Surgeons weigh in on new rules for BBL surgeries – NBC 6 South Florida
The Florida Board of Medicine is meeting later this week to discuss ways to make Brazilian buttock lift (BBL) surgeries safer.
This follows a reported increase in procedure-related deaths, prompting the council to mandate surgeons to make changes.
“The Florida Board of Medicine has realized that what is happening in South Florida is a medical emergency, that we have had more BBL deaths in the last year than ever before,” said Dr. Pat Pazmiño, surgeon. certified plastic surgeon.
The Florida Board of Medicine said one way to prevent procedure-related deaths is to use an ultrasound machine during these operations and issued an emergency order earlier this year requiring doctors to use one.
Over the years, studies have shown that surgeons unknowingly inject fat too deep into the patient’s glutes, penetrating the muscle, which could cause a fatal pulmonary embolism. NBC 6 investigators reported that more than a dozen deaths have been attributed to it following the procedure.
Dr. Alex Earle, a Miami board-certified surgeon, has been using the ultrasound for nearly three years during the operation.
“I saw ultrasound as a way to turn that blind procedure into a procedure where you can actually see and know exactly where you are…essentially turning that procedure into a much safer procedure,” did he declare.
The use of ultrasound will require training, which Dr. Earle’s office is willing to arrange.
“You need training.

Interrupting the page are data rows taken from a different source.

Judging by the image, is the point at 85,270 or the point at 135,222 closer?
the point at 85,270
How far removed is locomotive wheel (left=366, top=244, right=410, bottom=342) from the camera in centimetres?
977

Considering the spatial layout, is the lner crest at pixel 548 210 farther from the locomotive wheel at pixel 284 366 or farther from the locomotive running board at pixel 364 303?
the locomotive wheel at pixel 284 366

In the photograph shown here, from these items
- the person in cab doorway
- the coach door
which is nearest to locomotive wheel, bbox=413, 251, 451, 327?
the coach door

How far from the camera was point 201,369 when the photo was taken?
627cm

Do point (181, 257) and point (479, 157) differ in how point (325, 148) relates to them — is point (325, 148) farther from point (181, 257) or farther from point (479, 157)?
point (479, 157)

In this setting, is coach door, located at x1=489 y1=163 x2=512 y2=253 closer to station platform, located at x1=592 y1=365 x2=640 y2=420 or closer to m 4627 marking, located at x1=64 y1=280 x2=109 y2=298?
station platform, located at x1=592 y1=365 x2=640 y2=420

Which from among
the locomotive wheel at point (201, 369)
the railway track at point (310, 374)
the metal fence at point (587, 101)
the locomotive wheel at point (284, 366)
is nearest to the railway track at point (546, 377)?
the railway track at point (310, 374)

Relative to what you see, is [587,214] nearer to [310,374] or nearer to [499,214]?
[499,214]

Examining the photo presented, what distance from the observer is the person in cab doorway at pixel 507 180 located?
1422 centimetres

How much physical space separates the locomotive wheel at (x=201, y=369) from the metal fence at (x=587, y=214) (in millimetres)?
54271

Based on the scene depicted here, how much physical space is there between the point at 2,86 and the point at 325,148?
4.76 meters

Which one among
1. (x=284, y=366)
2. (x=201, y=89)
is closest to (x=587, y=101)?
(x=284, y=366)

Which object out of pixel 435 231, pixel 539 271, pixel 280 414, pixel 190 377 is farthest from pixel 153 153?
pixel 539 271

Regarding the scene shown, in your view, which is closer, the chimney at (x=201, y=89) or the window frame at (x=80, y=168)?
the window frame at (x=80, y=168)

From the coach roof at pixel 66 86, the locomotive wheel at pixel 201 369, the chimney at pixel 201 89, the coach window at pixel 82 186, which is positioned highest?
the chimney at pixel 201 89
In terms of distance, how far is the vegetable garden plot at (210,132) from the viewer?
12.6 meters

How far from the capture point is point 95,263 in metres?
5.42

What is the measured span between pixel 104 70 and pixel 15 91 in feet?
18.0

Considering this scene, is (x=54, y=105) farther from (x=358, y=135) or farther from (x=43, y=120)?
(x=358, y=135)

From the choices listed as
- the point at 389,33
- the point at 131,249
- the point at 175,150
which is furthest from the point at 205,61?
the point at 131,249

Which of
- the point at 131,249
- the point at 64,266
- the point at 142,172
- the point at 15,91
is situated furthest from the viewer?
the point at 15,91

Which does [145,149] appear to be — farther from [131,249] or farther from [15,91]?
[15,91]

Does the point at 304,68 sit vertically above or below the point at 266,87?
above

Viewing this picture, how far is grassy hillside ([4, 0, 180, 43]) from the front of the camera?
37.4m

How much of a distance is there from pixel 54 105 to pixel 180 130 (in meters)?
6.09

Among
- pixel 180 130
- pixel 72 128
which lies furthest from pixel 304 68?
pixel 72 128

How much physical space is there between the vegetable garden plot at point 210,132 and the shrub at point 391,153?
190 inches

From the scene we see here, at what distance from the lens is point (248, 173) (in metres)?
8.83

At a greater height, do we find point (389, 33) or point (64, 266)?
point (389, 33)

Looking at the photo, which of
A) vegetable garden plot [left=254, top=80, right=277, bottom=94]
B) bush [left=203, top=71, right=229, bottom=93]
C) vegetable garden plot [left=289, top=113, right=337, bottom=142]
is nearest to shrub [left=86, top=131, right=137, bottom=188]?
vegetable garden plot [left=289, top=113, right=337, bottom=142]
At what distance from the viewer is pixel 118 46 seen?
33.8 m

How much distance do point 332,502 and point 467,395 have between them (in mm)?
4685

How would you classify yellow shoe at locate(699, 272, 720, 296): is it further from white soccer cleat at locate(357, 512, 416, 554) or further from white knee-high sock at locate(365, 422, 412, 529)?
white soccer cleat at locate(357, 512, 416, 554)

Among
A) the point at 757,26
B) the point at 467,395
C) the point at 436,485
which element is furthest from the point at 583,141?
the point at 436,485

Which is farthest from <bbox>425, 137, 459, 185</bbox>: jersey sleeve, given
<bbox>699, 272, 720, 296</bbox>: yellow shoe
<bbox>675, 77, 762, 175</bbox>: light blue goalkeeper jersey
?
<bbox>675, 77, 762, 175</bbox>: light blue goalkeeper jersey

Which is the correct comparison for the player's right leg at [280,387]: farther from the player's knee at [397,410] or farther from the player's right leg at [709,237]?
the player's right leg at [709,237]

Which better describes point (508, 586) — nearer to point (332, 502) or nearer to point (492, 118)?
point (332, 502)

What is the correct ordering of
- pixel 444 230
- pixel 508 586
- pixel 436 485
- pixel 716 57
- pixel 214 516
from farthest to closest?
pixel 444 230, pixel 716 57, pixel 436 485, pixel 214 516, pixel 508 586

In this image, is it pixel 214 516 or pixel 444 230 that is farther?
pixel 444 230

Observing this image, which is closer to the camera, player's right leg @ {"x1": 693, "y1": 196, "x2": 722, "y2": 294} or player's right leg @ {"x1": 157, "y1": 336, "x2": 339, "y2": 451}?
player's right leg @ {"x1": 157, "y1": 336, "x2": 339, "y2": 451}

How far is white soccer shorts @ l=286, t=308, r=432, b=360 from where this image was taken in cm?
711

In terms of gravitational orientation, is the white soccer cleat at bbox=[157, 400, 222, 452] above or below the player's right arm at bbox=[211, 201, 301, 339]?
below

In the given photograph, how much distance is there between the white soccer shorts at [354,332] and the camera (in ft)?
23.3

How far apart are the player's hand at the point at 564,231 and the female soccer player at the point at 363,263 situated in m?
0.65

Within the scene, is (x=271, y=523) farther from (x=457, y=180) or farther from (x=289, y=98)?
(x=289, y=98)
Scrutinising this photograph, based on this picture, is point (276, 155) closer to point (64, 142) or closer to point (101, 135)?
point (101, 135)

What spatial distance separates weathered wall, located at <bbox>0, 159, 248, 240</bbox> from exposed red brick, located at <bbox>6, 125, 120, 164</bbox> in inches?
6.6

So it’s actually, now that these rules are in effect, we’re establishing here one of the first ultrasound-guided fat transfer training centers right here at Pure, and it’s sponsored by the World Association of Buttock Surgeons “said Earle.
But not all physicians agree with this mandate.
“First of all, ultrasound technology, we don’t know it. We do not know it. I’ve never even used an ultrasound in my life,” said board-certified plastic surgeon Dr. Constantino Mendieta.
Dr Mendieta and several other surgeons appealed the council’s emergency order saying, in part, that it was passed “without giving all affected parties an opportunity to be fully heard”.
The order also limited the number of BBL surgeries doctors can perform to three per day, to prevent fatigue.
It is believed that fatigue may have contributed to the death of a 33-year-old woman following a BBL performed by Dr John Sampson last summer. She was his seventh patient for the day.
In a letter sent to the board, his attorney Monica Felder said “…he has reviewed the circumstances that may have affected his performance that day, and…he no longer plans to commence proceedings after 18 hours”.
“I don’t think it’s the limitation on the number of procedures that we really need to focus on. You never told an eye doctor they can only do five cataracts… that’s not the solution to that, the solution to that is going to be education,” Mendieta said.
The group of doctors who oppose the new rules, including Mendieta, say we’ve seen more deaths because more BBL surgeries are being done.
The emergency ordinance expires in September and council would then have to approve something more permanent. They are to meet this Thursday.